In other words, a US citizen's UK government pension is taxable to both the US and the UK. Primary taxing rights to the UK. Normal US foreign tax credit applies, but no FEIE since this income is not 'earned'. Obscure? Certainly. Unfair? Of course. Par for the course with the US? Yes.



Bevdeforges said:


> Renunciation is always an option - but it's an expensive way to go, both in terms of money and time and effort.


The initial effort probably isn't that great. A couple of intrusive forms, a visit (or at worst two) to the US consulate, and you're done. The larger workload will be final split-year US tax return, but even there you can always pay someone to have that done for you.

As for expense, the $2,350 will probably pay dividends over successive years in completely freedom to then use things such as ISAs and other UK tax-free accounts. It is also worth noting that renunciation has become vastly more expensive over the past decade or so, up from $0 to $450 in 2010 to $2,350 in 2014. Where next?

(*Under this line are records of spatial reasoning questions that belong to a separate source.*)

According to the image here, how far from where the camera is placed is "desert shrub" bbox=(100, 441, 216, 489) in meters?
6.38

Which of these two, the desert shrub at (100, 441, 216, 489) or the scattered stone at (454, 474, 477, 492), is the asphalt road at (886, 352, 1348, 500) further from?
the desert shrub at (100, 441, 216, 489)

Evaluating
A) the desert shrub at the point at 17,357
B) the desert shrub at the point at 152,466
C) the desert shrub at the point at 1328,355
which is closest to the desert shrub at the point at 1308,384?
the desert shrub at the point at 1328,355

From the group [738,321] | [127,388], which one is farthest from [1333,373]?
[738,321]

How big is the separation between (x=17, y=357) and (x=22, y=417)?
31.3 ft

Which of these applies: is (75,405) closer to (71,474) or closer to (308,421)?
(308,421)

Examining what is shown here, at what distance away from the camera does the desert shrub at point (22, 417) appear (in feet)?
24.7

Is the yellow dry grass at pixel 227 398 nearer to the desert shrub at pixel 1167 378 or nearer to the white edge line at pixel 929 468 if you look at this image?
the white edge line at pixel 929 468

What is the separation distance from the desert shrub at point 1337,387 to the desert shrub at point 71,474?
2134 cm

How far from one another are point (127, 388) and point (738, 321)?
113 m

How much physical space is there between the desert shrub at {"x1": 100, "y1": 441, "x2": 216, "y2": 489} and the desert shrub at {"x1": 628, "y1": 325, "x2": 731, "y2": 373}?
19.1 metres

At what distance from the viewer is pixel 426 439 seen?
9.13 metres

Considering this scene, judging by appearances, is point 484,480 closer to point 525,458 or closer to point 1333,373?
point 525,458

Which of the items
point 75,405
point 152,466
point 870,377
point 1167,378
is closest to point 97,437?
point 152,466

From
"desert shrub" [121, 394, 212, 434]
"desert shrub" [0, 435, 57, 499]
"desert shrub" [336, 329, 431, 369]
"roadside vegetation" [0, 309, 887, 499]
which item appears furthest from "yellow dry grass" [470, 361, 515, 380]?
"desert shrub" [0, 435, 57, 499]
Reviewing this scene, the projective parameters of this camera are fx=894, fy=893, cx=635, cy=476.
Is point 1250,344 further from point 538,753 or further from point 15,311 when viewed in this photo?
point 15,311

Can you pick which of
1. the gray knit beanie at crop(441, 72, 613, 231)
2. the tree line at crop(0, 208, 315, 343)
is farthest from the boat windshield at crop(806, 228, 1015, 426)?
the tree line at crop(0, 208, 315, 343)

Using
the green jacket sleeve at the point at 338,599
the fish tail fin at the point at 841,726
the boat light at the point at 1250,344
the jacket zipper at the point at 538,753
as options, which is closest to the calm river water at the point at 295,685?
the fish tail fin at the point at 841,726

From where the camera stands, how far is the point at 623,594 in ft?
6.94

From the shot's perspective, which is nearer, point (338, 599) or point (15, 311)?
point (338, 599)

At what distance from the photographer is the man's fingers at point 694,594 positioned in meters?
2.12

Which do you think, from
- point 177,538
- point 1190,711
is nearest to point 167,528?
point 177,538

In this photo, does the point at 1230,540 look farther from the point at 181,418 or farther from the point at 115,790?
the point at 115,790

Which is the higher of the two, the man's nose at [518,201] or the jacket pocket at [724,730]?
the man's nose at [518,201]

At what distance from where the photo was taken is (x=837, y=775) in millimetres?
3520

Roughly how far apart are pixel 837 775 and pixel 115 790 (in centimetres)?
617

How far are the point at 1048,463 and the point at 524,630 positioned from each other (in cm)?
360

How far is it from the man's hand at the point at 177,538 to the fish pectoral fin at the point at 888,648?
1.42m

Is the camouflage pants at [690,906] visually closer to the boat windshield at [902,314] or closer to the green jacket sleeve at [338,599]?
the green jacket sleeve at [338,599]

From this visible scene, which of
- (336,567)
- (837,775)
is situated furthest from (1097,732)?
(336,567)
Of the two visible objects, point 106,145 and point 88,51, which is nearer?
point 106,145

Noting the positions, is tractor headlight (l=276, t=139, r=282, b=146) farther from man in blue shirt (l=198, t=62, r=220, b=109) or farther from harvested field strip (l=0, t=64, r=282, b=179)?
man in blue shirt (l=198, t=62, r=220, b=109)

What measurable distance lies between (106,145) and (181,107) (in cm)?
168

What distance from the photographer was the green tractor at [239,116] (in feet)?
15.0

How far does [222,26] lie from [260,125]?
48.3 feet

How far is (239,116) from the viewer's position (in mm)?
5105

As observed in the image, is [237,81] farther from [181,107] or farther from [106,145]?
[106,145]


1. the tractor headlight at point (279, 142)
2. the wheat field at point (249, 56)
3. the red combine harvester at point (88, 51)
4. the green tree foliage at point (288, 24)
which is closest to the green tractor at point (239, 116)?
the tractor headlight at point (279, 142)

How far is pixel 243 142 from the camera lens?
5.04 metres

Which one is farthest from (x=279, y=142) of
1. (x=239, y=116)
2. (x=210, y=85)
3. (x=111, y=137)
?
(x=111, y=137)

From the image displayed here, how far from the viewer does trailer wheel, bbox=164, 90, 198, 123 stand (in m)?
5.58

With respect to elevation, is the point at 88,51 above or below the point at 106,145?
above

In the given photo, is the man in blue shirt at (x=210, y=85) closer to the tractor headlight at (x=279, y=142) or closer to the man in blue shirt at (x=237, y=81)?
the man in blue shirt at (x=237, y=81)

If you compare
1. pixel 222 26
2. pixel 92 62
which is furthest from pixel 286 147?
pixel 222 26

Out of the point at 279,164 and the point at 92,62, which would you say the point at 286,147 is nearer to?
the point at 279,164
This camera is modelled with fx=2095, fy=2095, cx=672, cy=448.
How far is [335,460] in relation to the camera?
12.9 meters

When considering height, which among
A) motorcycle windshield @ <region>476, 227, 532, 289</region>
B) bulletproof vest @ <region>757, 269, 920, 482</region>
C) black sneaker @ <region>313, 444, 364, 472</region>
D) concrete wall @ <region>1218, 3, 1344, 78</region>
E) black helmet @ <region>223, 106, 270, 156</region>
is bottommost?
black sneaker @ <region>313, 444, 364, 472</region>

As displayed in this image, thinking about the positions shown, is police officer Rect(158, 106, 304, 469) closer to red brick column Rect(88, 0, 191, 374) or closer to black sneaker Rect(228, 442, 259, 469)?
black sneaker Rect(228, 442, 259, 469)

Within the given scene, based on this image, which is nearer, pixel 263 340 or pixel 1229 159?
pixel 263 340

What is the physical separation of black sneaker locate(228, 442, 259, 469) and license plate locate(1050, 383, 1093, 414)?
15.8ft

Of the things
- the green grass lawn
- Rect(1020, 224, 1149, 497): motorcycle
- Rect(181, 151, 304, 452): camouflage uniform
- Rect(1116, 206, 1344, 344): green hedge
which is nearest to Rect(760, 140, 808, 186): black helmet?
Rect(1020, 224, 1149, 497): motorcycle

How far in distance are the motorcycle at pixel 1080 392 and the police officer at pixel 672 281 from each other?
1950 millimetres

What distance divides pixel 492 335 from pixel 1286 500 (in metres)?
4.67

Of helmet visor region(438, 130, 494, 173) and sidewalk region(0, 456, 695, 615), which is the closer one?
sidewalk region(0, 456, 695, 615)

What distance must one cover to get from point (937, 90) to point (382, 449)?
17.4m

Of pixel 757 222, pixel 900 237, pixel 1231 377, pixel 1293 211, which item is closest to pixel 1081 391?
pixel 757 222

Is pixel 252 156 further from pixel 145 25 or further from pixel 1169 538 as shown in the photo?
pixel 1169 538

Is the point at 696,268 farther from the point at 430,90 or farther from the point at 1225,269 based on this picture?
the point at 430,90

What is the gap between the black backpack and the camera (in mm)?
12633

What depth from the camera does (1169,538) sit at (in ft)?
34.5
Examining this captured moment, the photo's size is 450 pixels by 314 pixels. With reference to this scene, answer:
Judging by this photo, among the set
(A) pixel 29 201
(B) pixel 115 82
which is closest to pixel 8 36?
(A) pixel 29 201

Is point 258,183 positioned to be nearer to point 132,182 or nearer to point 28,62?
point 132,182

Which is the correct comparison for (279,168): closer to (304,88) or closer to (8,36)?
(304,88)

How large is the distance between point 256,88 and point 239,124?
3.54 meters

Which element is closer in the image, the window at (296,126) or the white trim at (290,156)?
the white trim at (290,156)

Added to that, the US introduced its appalling 'exit tax' in 2008, and if you hit the asset limits for 'covered expatriate' then that alone can push renunciation financially out of reach for some. In effect a financial 'Berlin Wall', with the US playing the part of East Germany.

All of which is to say that while renunciation might currently be somewhat difficult and expensive, it seems set to become even more so in time. That's an argument for renouncing _now_, and before things worsen further.


----------



## Bevdeforges (Nov 16, 2007)

I just don't want folks thinking that renunciation is an "easy" cure-all for the issues with US citizenship for those living abroad. There are still the laws on the books that allow the Attorney General to deny entry to the US to those who have renounced their citizenship. Haven't heard of this being invoked - other than for one or two extremely wealthy individuals who were seen to have renounced in order to avoid US taxation - but that is also a possibility in the future. There are also tax issues related to US persons who inherit from "foreigners" - so another thing to look into if any of your heirs-to-be are still US citizens. And, of course, for anyone with US source income (or the potential for US source income in the future) the tax consequences of that as a non-citizen could prove a rather unpleasant surprise. 

Renunciation is an option - and probably a good option for some folks. But there are many aspects that have to be considered before you take the plunge.
Cheers,
Bev


----------